建築家としてのカーンや作品はある程度知っている。この作品で見たかったのは彼の人となり。実の息子が手がけるというので、包み隠さず語ってくれるだろうと期待した。
カーンの3つの家族、カーンを知る建築家たち、ペンシルヴェニア駅での第一発見者、タクシードライバー。さまざまな方へのインタビューにより、彼の実像をまざまざと伝えていた。
何もなかった場所に、足掛け23年間コンクリートを運び続けて完成したバングラデシュ国会議事堂。貧困な国に立派な建物はいらないと抗われても、だからこそ人々の精神の拠り所が必要だとカーンは説いた。議事堂で行われたインタビューで、「彼がこの地で成した偉業は我々の誇り」「彼は我々に民主主義を与えてくれた」と目を赤くして訴えていた人たち。
観終えてふと思った。
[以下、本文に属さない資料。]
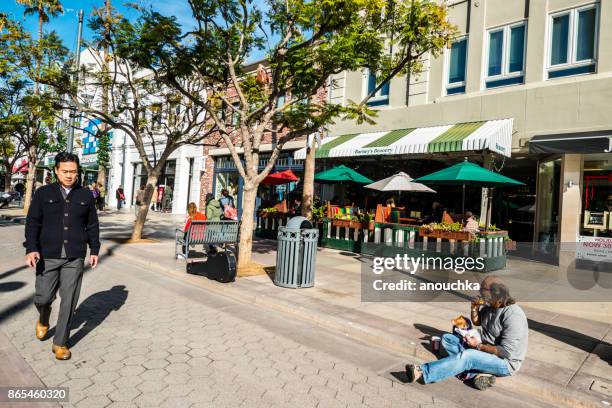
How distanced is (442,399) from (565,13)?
38.5 ft

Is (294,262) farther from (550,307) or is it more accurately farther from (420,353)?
(550,307)

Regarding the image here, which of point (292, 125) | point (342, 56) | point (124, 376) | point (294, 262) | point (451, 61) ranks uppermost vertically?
point (451, 61)

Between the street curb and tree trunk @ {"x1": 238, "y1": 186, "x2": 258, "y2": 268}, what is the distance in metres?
0.99

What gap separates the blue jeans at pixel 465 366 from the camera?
3902 mm

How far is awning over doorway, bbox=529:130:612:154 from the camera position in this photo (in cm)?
955

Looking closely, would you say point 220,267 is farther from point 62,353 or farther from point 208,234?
point 62,353

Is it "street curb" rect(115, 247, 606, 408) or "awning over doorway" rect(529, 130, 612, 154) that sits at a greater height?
"awning over doorway" rect(529, 130, 612, 154)

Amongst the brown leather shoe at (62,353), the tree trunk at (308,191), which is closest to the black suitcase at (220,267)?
the brown leather shoe at (62,353)

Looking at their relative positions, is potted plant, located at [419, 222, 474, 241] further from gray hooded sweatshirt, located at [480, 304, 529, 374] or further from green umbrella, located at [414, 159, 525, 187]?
gray hooded sweatshirt, located at [480, 304, 529, 374]

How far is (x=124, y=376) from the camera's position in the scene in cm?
377

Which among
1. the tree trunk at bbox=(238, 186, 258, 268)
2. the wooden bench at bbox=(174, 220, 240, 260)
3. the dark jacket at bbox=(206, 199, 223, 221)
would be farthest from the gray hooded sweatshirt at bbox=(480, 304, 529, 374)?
the dark jacket at bbox=(206, 199, 223, 221)

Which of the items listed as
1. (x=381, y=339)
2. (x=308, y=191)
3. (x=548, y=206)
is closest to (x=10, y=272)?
(x=381, y=339)

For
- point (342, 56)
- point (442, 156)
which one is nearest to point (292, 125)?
point (342, 56)

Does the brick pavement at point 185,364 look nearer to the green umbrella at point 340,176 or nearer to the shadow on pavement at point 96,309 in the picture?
the shadow on pavement at point 96,309
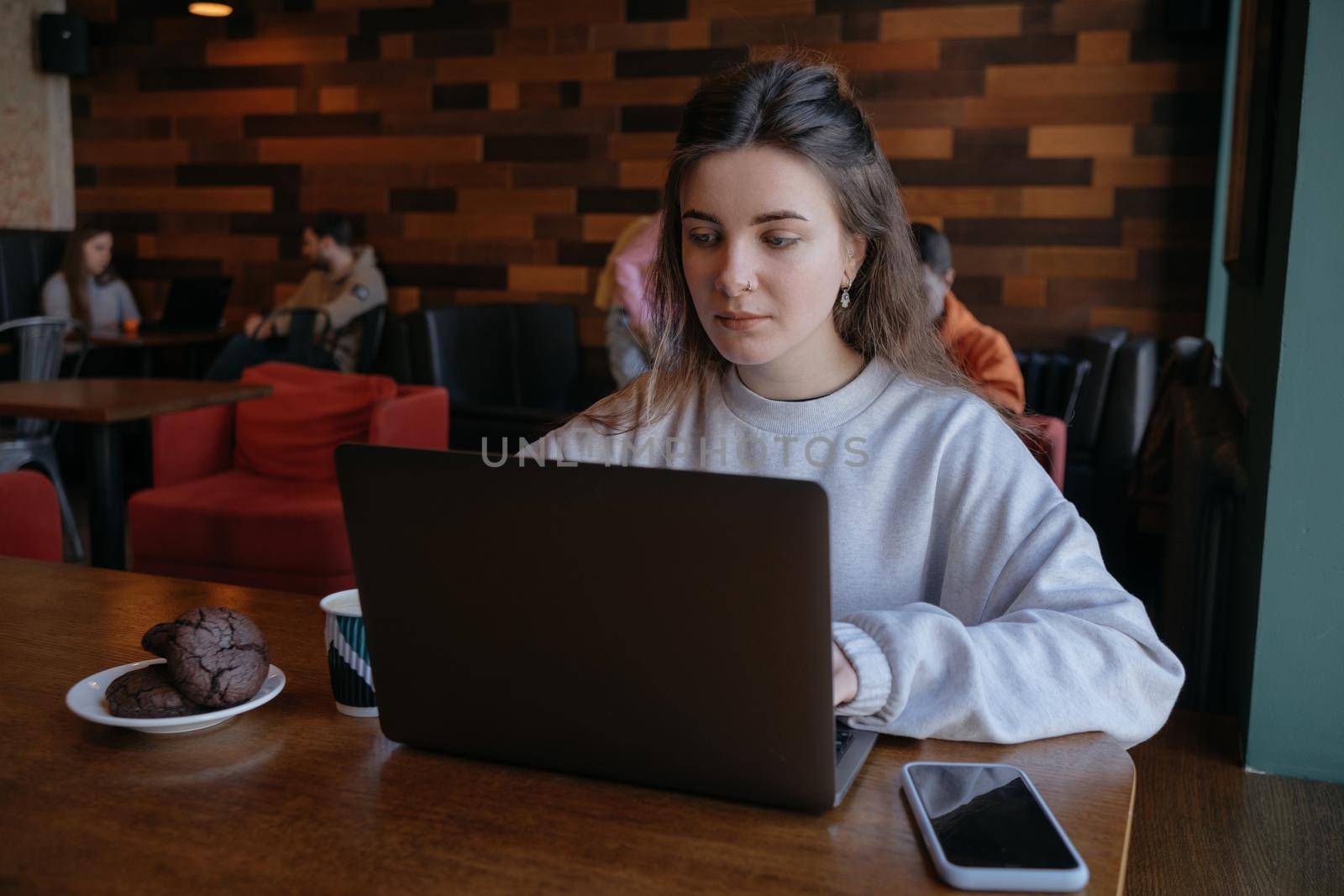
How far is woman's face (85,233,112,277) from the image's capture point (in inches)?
251

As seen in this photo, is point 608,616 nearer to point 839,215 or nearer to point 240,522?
point 839,215

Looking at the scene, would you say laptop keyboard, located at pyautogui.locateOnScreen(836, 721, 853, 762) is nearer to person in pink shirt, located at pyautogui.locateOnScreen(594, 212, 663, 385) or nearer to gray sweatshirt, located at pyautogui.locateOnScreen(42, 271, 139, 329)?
person in pink shirt, located at pyautogui.locateOnScreen(594, 212, 663, 385)

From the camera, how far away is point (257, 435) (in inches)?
156

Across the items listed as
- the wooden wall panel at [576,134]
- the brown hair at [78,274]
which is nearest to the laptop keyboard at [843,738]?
the wooden wall panel at [576,134]

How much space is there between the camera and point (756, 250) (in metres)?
1.27

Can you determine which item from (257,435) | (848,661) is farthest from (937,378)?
(257,435)

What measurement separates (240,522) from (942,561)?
2.63 m

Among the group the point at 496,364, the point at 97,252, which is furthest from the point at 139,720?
the point at 97,252

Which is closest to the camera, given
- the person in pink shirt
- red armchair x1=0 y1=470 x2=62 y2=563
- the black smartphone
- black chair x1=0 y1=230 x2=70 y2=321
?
the black smartphone

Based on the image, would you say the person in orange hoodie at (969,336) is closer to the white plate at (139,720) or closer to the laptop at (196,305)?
the white plate at (139,720)

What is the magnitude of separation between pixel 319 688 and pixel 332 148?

私はこのままこの仕事を続けてよいのだろうか。カーンにはなれない。性質が違うし努力が足りない。それでも私は人々に愛される建築を作ることができるだろうか。人々に愛される人になれるだろうか。
カーンは遅咲きの巨匠だった。名を世に知らしめたのは56歳の時。大学のゼミの先生は、50歳を過ぎてようやく一人前だとおっしゃっていた。時間はまだある。修練を積んでいきたい。

ほほ笑みはアルバムの中へ

上田義彦さんの新しい写真集。『at Home』―13年間の家族の記憶。
ご本人が撮影したご家族の写真を収めたものだが、驚いたのは、上田さんの奥様は桐島かれんさんだったということ。いま流れているお茶のCMを見るたび、あいかわらずおきれいでと眺めていたが、結婚していて4人のお子さんまでいらっしゃったとは。
写真はかれんさんのお腹がふっくらしている場面からはじまる。お子さんが生まれ、ハイハイし、ヨチヨチ歩き、遊んで、笑って、泣いて……日々成長する4人のお子さんたち。
かけがえのない時間がモノクロームの写真に切り取られていて、時々添えられるかれんさんの日記も味わい深い。そして巻末に書かれた上田さんの言葉に泣ける。

写真の中で家族がほほ笑んでいる。一刻、一刻、過去となり、忘れ去られてしまう運命にあるなんでもない日常のなかに、二度と見ることの出来ない大事な小さなほほえみがある。写真はそれを鮮明に記憶してくれる。(中略)それより誰かがちょっとうれしそうな顔をしているのを見つけると、そそくさとカメラを手にとる。だから自然とアルバムの中には、小さなほほ笑みがたくさんつまってゆくのだろう。悲しみは忘却のかなたへ、ほほ笑みはアルバムの中へ

at Home

中村さんと仲間たち

先日放送した中村好文さんの『プロフェッショナルの流儀』を繰り返し観ている。中村さんの仕事にはとても共感するし、中村さんの人となりは私の願望。なかなか彼のようにはなれないが、思うことは同じ。自分が楽しくなければ相手に何も与えられない。
家に仕えるとは素敵な言葉だ。クライアントのために家を設計するが、その前によい家をつくりたい、よい建築をつくりたい。それはいまファッション誌を賑わしているフォトジェニックなものや、建築家やクライアントのエゴとは無縁のもの。ただよい家のために働く。
今週から阪急百貨店で『欲しかったものできた展』が開催される。これは中村さんがリーダーとなり、彼の親しい作家たち(赤木明登、小泉誠、坂田敏子、高橋みどり、永見眞一、前川秀樹、三谷龍二、山口信博)を集め、生活を楽しく豊かにしようと開発したプロダクトの発表会。
じつに中村さんらしい展覧会。小泉誠×山口信博、前川秀樹×三谷龍二、赤木明登×坂田敏子×中村好文によるトークセッションもあるそうで、いまからとても楽しみ。
ちょうど同じ期間に、奈良のくるみの木も出張ショップを開くそうで、こちらも楽しみ。